I’ve already run on too long, for in truth I don’t think Arel’s slander deserves a response this thorough (and, truth be told, his commenters have kicked his tuchas so hard that he won’t be sitting down for a month), but I want to say one more thing about Dave Rubin. Arel indicts him, as have others, for failing to call out the right-wing views of some of his guests. Arel:

Host of the online talk-show The Rubin Report, Dave Rubin, an outspoken atheist, invites the likes of former Breitbart editor Ben Shapiro, or Breitbart’s controversial Milo Yiannopoulos to speak for hours without offering counter arguments or forcing them to defend their white nationalist and xenophobic ideologies. Instead, Rubin looks for points of agreement and forms bonds. The alt-right, in turn, enjoys Rubin’s large audience to spread their message of hate. Rubin has stated his choice of guests help him push his own agenda, so if one is confused as to why he brings on such voices, it’s because Rubin himself is pushing this same agenda.

Rubin claims to be a champion of the free exchange of ideas, but you’d be hard pressed to find a guest he disagrees with. He goes as far as to blame the left for the election of Donald Trump, accusing the politically correct culture of rallying the right around Trump’s message.

What Rubin ignores is the fact that he gave a megaphone to many of Trump’s loudest supporters, giving rise and credibility to their ideas, empowering the white nationalist movement and bringing them to new audiences. It’s not the left that helped elect Trump, it was racism, sexism, anti-Muslim bigotry, and those who helped raise those voices above the rest.

If you consider who Rubin’s had on, including Sam Harris, Gaad Sad, Milo, Ayaan Hirsi Ali, Lawrence Krauss, Inna Shevchenko, Sarah Haider, and so on, you’d be hard pressed to see these as fitting into any consistent agenda, much less the “alt-right” one or any adherence to “the white nationalist movement” (some of these guests, after all, aren’t white!). Rubin’s model for a talk show is not Jerry Springer, but Larry King, where guests get to simply air their views. Now you may say that Rubin lets some pretty odious views pass uncriticized, but remember that, as he’s always emphasized, he’s drawing out people’s ideas in an attempt to have his audience find a place where both Left and Right can sit on common ground.  It is the division between people, both culturally and politically, that has led to our extremely polarized society. If we’re to fix that, we either have to increase the polarization, and foment a revolution, or try to find compromise within our democracy. Rubin, I think, is engaged in the latter project.

Recommended reading: “The new totalitarians are here” by Tom Nichols on The Federalist (2015).

h/t: Grania

107 thoughts on “Dan Arel goes full regressive: accuses “classical liberals” (i.e., me) of “normalizing white nationalism”

  1. You claim that Spencer is not a Nazi.

    Video of Spencer: “Hail Our People! Hail Victory! Hail Trump!”

    What ‘people’ do you suppose he’s referring to? Could it possibly be… white people?

    And that phrasing, Hail So-and-So — haven’t we heard that before? Maybe sometime between 1933 and 1945?

    If Spencer is not a Nazi, then I give him props for his first-rate impression of one.

      1. For me, one important distinction is one of venue.

        A college campus is a very different place from a city street. Municipalities like Skokie have a police force for dealing with potential violence; college campuses usually have only a handful of officers. Someone like Milo brings a very ugly crowd with him wherever he goes, and public safety becomes an important issue with such hate-promoting personalities.

        Let me be clear: Nobody should interfere with anyone’s right to attend or hear a speaker.

▸ Material to process:
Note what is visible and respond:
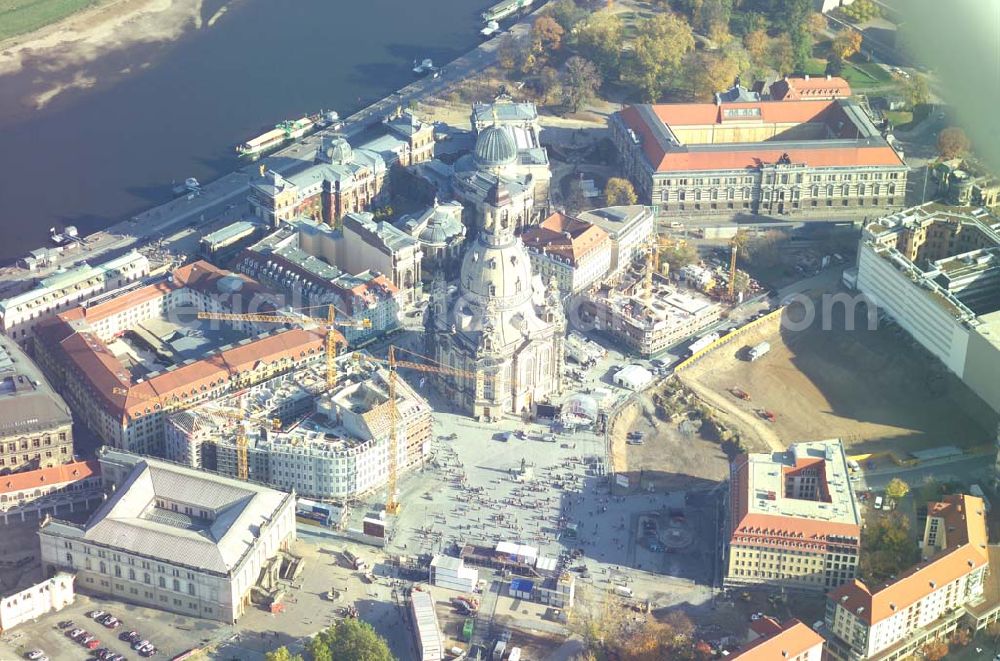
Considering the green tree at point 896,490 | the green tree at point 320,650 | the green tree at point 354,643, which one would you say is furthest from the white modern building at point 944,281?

==

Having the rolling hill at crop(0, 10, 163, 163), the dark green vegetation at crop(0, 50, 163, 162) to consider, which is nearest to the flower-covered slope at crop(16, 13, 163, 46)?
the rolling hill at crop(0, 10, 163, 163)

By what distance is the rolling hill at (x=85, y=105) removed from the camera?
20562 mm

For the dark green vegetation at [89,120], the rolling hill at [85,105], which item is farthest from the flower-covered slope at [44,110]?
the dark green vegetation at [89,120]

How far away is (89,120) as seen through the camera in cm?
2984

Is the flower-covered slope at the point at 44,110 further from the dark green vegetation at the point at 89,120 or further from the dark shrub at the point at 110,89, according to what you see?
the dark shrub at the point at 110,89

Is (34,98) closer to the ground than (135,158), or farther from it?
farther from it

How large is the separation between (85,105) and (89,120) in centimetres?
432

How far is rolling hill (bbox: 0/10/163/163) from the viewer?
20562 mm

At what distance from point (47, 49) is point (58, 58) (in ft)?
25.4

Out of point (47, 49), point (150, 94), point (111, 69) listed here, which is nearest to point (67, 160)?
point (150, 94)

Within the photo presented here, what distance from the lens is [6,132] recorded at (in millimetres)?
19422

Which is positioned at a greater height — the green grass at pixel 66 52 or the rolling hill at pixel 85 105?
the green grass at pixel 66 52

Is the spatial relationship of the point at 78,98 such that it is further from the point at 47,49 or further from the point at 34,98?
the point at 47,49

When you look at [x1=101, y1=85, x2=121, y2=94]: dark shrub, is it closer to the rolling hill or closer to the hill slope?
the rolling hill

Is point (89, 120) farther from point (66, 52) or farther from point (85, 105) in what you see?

...

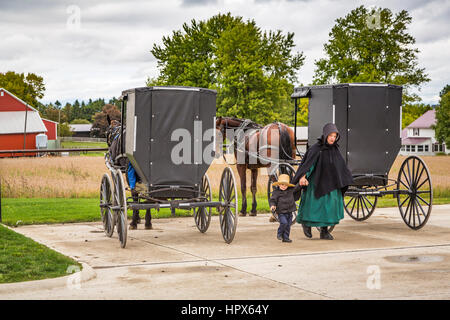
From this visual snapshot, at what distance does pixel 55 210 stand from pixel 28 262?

▸ Work to do:
**1.** Copy the passage of the post about Dave Rubin word for word, starting with "What Rubin ignores" and going on through "above the rest.".
**2.** Write down the lines of the records word for word, starting with the line with "Note what is" and going on through the line with "Considering the green", and leave the pictures out.

▸ Results by task:
**1.**
What Rubin ignores is the fact that he gave a megaphone to many of Trump’s loudest supporters, giving rise and credibility to their ideas, empowering the white nationalist movement and bringing them to new audiences. It’s not the left that helped elect Trump, it was racism, sexism, anti-Muslim bigotry, and those who helped raise those voices above the rest.

**2.**
Note what is visible and respond:
Considering the green tree at point 896,490 | the green tree at point 320,650 | the green tree at point 354,643, which one would you say is furthest from the white modern building at point 944,281?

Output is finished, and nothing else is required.